In Somalia’s capital city of Mogadishu, two massive truck bombs exploded in quick succession on Saturday night, killing over 300 people and wounding more than 300 others. It was the deadliest attack in Somalia since the rise of the al-Shabab militant group a decade ago and has been called “the 9/11 of the Somali people.” The scale of the loss makes the attack, which involved a truck packed with several hundred pounds of military-grade and homemade explosives, one of the most lethal terrorist acts anywhere in the world for many years.
In the worst of the two bombings, a truck packed with explosives detonated near the Safari Hotel, collapsing the building and igniting a nearby fuel tanker. The resulting fireball set cars on fire and flattened nearby businesses and homes, trapping people under rubble. The death toll is expected to rise as more victims continue to be dug from the rubble spread over an area hundreds of meters wide in the center of the city.
Many people are still missing and rescue workers say a definitive death toll may never be established because the intense heat generated by the blast meant the remains of many people would not be found. Somali intelligence officials have said the attack was meant to target the capital’s heavily fortified international airport where many countries have their embassies. The massive bomb, which security officials said weighed between 1,300 pounds and 1,700 pounds, instead detonated in a crowded street after soldiers opened fire and flattened one of the truck’s tires.

- ENTRIES SUPPLIED:

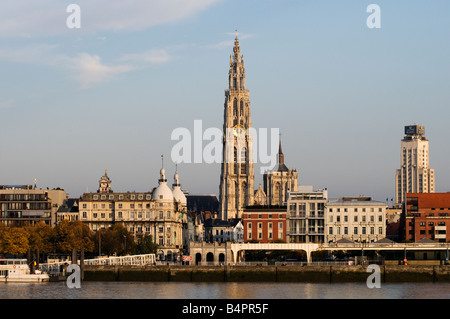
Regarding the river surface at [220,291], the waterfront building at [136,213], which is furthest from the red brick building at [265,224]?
the river surface at [220,291]

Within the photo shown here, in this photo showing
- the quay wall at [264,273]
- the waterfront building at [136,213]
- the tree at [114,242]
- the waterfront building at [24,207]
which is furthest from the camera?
the waterfront building at [136,213]

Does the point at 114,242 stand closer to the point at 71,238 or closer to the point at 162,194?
the point at 71,238

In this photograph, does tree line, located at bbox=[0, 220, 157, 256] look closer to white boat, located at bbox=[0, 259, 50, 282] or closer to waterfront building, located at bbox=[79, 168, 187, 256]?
waterfront building, located at bbox=[79, 168, 187, 256]

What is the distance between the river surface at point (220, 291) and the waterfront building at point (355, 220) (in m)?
46.4

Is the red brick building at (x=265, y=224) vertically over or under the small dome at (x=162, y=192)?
under

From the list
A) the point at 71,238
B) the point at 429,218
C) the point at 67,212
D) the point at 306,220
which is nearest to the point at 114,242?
the point at 71,238

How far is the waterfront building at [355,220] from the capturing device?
150250 mm

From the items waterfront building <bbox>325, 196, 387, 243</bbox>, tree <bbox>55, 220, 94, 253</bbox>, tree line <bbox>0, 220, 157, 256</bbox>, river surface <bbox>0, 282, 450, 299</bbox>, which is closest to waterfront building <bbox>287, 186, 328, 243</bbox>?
waterfront building <bbox>325, 196, 387, 243</bbox>

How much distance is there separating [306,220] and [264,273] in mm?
43077

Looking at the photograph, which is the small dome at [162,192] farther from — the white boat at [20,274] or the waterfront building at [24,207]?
the white boat at [20,274]

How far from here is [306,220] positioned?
5965 inches

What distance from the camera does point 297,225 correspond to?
151625mm

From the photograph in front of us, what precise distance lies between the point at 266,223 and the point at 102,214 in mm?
28671
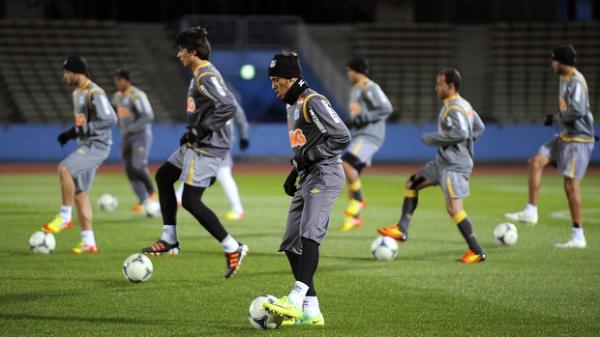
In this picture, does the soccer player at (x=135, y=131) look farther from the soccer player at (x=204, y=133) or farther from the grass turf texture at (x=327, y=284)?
the soccer player at (x=204, y=133)

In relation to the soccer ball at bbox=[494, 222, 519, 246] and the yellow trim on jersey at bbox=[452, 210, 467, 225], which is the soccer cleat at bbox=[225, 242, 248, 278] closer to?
Answer: the yellow trim on jersey at bbox=[452, 210, 467, 225]

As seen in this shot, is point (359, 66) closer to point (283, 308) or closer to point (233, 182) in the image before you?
point (233, 182)

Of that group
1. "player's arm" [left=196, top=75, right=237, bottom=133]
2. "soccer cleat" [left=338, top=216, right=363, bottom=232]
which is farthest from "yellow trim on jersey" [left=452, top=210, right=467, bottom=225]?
"soccer cleat" [left=338, top=216, right=363, bottom=232]

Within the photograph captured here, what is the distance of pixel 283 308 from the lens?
7750mm

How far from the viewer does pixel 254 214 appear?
17.9 meters

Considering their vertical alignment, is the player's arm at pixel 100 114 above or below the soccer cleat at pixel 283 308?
above

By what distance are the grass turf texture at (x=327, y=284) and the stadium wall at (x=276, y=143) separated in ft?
51.2

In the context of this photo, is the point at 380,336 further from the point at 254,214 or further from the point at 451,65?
the point at 451,65

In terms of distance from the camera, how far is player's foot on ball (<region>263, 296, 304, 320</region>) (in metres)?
7.73

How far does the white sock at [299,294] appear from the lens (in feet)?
25.7

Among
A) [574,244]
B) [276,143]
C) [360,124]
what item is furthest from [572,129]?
[276,143]

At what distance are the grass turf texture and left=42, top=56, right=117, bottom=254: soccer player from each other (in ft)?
1.66

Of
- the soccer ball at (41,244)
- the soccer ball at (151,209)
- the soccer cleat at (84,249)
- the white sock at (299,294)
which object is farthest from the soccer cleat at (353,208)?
the white sock at (299,294)

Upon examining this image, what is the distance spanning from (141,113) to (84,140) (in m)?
4.99
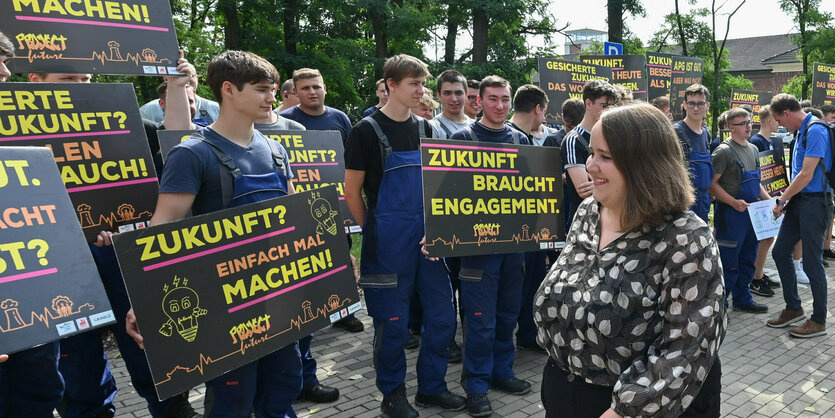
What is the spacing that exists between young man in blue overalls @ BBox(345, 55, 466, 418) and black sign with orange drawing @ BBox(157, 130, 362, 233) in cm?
57

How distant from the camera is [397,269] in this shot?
13.1 ft

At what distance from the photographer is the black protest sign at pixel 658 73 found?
402 inches

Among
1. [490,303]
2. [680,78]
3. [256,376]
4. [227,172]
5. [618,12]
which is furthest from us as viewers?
[618,12]

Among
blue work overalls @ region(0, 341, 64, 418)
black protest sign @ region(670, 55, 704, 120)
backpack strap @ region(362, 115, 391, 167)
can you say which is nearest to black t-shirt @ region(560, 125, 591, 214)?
backpack strap @ region(362, 115, 391, 167)

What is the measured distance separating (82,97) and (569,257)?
8.67ft

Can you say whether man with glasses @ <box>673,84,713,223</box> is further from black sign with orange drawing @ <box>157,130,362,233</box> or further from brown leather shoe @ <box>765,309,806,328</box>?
black sign with orange drawing @ <box>157,130,362,233</box>

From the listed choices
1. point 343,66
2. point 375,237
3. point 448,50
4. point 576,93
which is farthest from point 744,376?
point 448,50

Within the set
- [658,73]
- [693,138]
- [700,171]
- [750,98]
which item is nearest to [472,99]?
[693,138]

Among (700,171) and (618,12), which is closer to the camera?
(700,171)

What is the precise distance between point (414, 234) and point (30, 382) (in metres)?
2.29

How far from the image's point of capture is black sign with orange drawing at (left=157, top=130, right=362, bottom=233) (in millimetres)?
4633

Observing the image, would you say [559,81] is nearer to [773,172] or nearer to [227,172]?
[773,172]

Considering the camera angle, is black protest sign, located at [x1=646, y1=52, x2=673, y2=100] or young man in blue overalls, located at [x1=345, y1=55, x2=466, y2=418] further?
black protest sign, located at [x1=646, y1=52, x2=673, y2=100]

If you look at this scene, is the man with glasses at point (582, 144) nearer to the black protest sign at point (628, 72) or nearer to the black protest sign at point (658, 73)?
the black protest sign at point (628, 72)
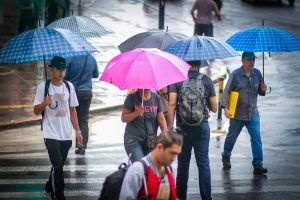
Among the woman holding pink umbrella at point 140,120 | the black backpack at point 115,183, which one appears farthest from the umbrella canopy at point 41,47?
the black backpack at point 115,183

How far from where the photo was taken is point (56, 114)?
11.0m

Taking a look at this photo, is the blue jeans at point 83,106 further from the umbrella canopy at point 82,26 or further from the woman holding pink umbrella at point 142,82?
the woman holding pink umbrella at point 142,82

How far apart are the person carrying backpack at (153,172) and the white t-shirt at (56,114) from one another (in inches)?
148

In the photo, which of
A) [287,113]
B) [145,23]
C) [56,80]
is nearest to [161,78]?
[56,80]

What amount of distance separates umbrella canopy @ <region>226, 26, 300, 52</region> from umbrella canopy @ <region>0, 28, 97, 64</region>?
267 cm

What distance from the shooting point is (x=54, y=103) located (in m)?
11.0

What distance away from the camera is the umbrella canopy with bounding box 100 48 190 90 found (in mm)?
9797

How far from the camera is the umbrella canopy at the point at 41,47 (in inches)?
432

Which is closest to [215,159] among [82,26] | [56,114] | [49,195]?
[82,26]

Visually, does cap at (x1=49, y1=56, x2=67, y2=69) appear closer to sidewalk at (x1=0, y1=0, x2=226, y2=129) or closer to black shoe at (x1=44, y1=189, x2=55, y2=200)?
black shoe at (x1=44, y1=189, x2=55, y2=200)

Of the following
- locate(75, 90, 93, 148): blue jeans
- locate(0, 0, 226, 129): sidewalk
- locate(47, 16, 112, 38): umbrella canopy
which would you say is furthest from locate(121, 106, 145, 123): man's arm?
locate(0, 0, 226, 129): sidewalk

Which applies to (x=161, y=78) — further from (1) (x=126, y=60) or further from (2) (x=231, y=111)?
(2) (x=231, y=111)

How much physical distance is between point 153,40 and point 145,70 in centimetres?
255

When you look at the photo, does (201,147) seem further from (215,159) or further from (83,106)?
(83,106)
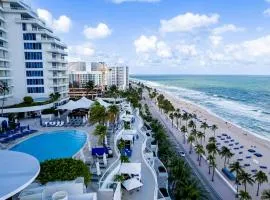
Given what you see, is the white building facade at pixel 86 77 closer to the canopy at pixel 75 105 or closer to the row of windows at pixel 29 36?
the row of windows at pixel 29 36

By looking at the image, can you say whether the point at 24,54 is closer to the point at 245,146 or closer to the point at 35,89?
the point at 35,89

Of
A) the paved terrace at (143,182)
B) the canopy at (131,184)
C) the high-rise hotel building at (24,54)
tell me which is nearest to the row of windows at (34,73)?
the high-rise hotel building at (24,54)

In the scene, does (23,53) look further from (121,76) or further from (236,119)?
(121,76)

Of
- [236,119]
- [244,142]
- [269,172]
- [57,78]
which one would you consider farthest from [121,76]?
[269,172]

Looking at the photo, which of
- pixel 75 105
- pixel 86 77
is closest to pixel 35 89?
pixel 75 105

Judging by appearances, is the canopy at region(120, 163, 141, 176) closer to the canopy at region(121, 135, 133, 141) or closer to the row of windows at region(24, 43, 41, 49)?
the canopy at region(121, 135, 133, 141)

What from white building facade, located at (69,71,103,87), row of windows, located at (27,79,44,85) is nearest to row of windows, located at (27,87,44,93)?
row of windows, located at (27,79,44,85)
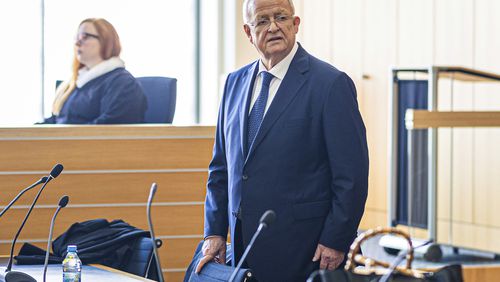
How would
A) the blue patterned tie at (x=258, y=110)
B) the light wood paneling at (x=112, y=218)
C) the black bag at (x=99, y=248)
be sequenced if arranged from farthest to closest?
the light wood paneling at (x=112, y=218) → the black bag at (x=99, y=248) → the blue patterned tie at (x=258, y=110)

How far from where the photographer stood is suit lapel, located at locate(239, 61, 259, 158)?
11.0ft

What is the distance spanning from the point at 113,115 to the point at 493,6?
296cm

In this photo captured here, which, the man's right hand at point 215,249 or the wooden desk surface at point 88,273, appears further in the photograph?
the man's right hand at point 215,249

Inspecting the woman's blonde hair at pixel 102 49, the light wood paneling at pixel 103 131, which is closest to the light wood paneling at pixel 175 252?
the light wood paneling at pixel 103 131

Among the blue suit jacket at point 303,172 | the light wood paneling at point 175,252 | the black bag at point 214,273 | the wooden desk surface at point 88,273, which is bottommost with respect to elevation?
the light wood paneling at point 175,252

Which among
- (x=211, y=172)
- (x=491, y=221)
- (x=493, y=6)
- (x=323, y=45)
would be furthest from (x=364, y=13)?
(x=211, y=172)

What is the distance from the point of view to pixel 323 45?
30.2ft

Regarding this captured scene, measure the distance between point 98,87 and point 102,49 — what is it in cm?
24

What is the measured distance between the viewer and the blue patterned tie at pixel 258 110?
3.34 meters

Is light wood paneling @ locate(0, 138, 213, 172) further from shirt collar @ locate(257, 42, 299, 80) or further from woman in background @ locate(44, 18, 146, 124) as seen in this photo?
shirt collar @ locate(257, 42, 299, 80)

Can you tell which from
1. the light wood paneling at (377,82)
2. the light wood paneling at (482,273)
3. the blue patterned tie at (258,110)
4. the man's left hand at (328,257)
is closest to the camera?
the man's left hand at (328,257)

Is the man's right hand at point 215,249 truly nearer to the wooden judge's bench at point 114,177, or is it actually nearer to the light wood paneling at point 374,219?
the wooden judge's bench at point 114,177

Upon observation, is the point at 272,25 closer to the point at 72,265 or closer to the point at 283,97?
the point at 283,97

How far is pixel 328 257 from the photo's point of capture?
10.5 feet
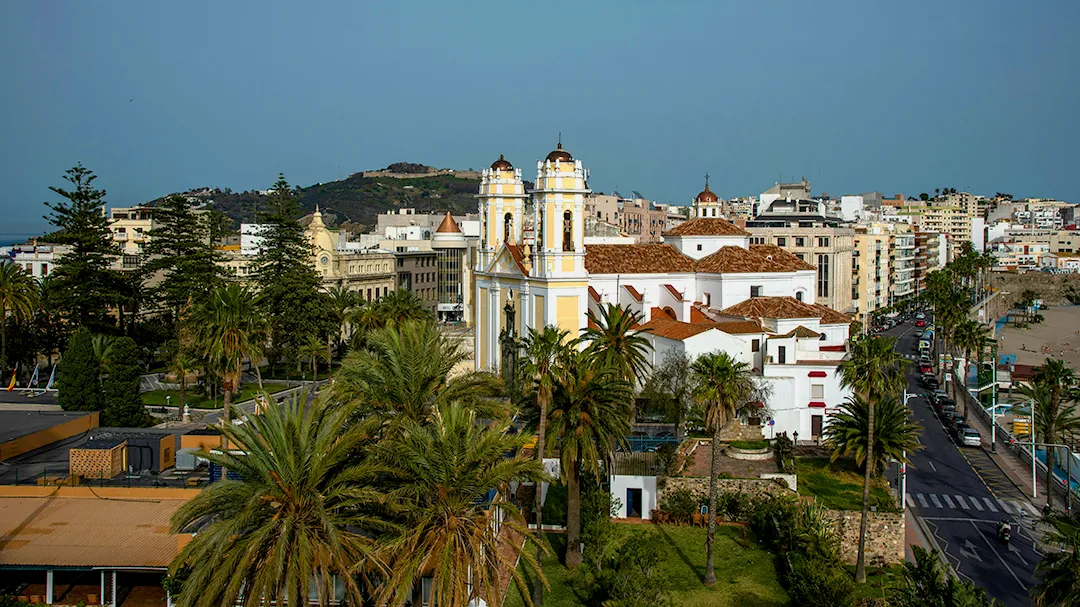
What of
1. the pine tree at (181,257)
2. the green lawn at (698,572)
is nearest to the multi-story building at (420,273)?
the pine tree at (181,257)

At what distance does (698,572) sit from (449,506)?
425 inches

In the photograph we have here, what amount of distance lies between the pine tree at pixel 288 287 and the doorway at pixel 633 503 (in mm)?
26929

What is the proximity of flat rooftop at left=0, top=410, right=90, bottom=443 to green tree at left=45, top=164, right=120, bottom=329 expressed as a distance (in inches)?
546

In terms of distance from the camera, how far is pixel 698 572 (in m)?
26.0

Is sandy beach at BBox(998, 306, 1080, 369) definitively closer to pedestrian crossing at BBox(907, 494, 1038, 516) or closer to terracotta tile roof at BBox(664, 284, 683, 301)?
terracotta tile roof at BBox(664, 284, 683, 301)

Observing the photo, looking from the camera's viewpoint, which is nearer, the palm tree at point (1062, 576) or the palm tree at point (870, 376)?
the palm tree at point (1062, 576)

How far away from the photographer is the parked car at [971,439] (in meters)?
43.9

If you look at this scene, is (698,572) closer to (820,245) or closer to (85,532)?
(85,532)

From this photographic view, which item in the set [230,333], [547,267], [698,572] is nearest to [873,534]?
[698,572]

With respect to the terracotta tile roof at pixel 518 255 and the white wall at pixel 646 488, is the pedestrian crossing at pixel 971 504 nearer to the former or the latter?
the white wall at pixel 646 488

- TASK 1: In the Mogadishu bombing report, list each thing that the explosion near the Safari Hotel and the fireball after it destroyed or damaged.
- TASK 2: Carry on with the Mogadishu bombing report from its last sentence.
The material has nothing to do with the report on the Mogadishu bombing.

- RESULT 1:
- The Safari Hotel building (collapsed)
- A nearby fuel tanker (ignited)
- Cars (set on fire)
- Nearby businesses (flattened)
- Nearby homes (flattened)

- RESULT 2:
Somalia’s President Mohamed Abdullahi Mohamed declared three days of national mourning after the attacks and while there’s been no claim of responsibility, Somalia’s government was quick to blame al-Shabab militants, who have been behind past bombings in Mogadishu. On Sunday, hundreds of Somalis poured into the streets of Mogadishu to condemn the attacks. President Mohamed urged troops to prepare for a “state of war” against the al-Shabab extremist group blamed for the country’s deadliest attack.
Army spokesman Capt. Abdullahi Iman said the offensive involving thousands of troops will try to push al-Shabab fighters out of their strongholds in the Lower Shabelle and Middle Shabelle regions where many deadly attacks on Mogadishu and on Somali and African Union bases have been launched. A Somali military official who spoke on condition of anonymity said the United States is expected to play a supporting role in the new offensive.
In March, President Trump declared Somalia a zone of active hostilities, giving wide latitude to military leaders to launch airstrikes and ground assaults. In May, that led to the first U.S. combat death in Somalia since 1993, when Navy SEAL officer Kyle Milliken was killed in an assault on an al-Shabab radio station. In August, a raid by U.S. soldiers and Somali troops on a village outside Mogadishu left 10 civilians dead, including three children.
A Somali intelligence official investigating the attack told media outlets that a well-known man who vouched for the truck- persuading soldiers to allow it into Mogadishu is now in custody. Also in custody is an accomplice driving a minivan packed with explosives that took another route but was stopped at a checkpoint near Mogadishu’s airport. An accused mastermind of the attack may have been motivated by the deadly U.S. raid last August since he is from the village where the raid occurred.